(...) Jedenfalls halte ich es für sinnhaft das Thema offen zu diskutieren und mit DITIB oder so abzuklären, dass beispielsweise Imame oder so Teile der Coronaaufklärung übernehmen. Das kann doch so nicht weitergehen, auch grade im Interesse der Betroffenen. (...)

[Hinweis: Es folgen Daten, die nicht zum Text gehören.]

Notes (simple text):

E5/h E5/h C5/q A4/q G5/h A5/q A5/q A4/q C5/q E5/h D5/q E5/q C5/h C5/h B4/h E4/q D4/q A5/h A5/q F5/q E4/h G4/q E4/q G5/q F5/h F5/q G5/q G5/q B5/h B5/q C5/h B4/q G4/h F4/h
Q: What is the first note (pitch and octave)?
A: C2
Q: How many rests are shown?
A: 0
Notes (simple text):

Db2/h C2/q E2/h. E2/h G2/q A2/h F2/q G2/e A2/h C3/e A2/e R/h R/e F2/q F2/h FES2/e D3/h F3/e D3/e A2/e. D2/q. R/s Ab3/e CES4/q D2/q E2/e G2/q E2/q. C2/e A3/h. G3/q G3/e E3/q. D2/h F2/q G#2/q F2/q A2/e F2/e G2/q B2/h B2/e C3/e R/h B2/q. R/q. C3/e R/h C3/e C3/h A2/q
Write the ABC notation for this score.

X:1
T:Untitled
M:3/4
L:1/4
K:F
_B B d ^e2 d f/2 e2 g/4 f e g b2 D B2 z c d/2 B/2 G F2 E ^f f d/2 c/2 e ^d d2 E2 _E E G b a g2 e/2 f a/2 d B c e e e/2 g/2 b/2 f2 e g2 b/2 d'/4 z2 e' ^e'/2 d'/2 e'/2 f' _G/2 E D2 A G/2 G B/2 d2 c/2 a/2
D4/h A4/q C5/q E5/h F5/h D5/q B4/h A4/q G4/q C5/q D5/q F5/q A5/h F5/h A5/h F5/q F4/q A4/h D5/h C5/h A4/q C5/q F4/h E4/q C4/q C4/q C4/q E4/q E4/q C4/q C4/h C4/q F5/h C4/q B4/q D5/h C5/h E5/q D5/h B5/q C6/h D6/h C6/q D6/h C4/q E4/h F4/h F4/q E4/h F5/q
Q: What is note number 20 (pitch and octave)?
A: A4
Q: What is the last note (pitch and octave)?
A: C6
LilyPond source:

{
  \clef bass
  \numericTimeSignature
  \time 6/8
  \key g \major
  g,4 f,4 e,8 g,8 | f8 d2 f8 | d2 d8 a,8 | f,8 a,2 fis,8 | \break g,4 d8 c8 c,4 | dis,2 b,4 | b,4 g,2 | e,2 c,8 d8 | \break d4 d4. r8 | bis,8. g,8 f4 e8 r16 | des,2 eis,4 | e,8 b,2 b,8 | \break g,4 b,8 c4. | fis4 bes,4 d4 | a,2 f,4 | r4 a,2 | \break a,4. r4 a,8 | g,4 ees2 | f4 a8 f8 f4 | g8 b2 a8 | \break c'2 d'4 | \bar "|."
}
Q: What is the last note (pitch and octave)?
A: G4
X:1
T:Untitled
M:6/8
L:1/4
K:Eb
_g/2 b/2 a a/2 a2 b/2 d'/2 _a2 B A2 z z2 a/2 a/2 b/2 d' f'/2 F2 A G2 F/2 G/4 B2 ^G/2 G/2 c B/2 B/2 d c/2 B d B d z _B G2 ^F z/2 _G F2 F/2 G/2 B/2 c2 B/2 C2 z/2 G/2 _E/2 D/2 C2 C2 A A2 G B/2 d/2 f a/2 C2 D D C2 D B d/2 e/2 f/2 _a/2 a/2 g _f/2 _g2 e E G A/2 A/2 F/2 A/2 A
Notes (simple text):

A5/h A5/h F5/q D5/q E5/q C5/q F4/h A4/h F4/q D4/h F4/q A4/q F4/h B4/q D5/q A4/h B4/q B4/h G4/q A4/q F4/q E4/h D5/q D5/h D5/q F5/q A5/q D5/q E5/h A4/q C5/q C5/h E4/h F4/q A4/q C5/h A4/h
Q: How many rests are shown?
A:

Das gibt es bereits seit rund einem Jahr in sehr vielen Moscheen deutschlandweit, insobesondere den DITIB-Moscheen (hilft ja, mit muslimischen Mitbürgern einfach mal zu sprechen, statt nur über sie zu sinnieren oder auch sich entsprechende Artikel aufmerksam durchzulesen...). Der Umstand, dass Corona-Aufklärung an sprachlichen Hürden scheitern kann ist jetzt auch nicht so neu und überraschend (jedenfalls für mich nicht, aber ich komme auch originär aus der Migrationsarbeit und kenne die Integrationshürden hierzulande gut genug), aber es ist ein Unterschied, das als Problem anzusprechen (und damit deutlich zu machen, dass hier letztlich sowieso bestehende Integrationshürden gerade in so einer Lage besonders dramatische Folgen für marginalisierte Gruppen haben, um die man sich ganz offensichtlich nicht ausreichend bemüht, sorgt und kümmert) oder aber braune Thesen als "Frage" verbrämt in den Raum zu werfen, wie Lindbergh das gerne und wiederholt in diesem Forum macht um seine Vorbehalte gegenüber Menschen mit Migrationshintergrund zu platzieren im Namen eines ominösen "Volkes", "der Bürger" und wenn alle Stricke reißen verbunden mit einer Kritik an "den Politikern". Lies dir erstmal aufmerksam durch, worum es ging, ehe du auf den "der arme Lindbergh kam ganz unschuldig in Verruf"- Zug aufzusteigen gedenkst.
Ich hoffe, diejenigen von euch, die gerade auch für Angehörige mit auf Termine hoffen, werden sehr bald dieses Gefühl selbst empfinden können. Mir wird gerade erst richtig klar, was für eine riesige Angst ich seit einem Jahr um meinen Vater habe.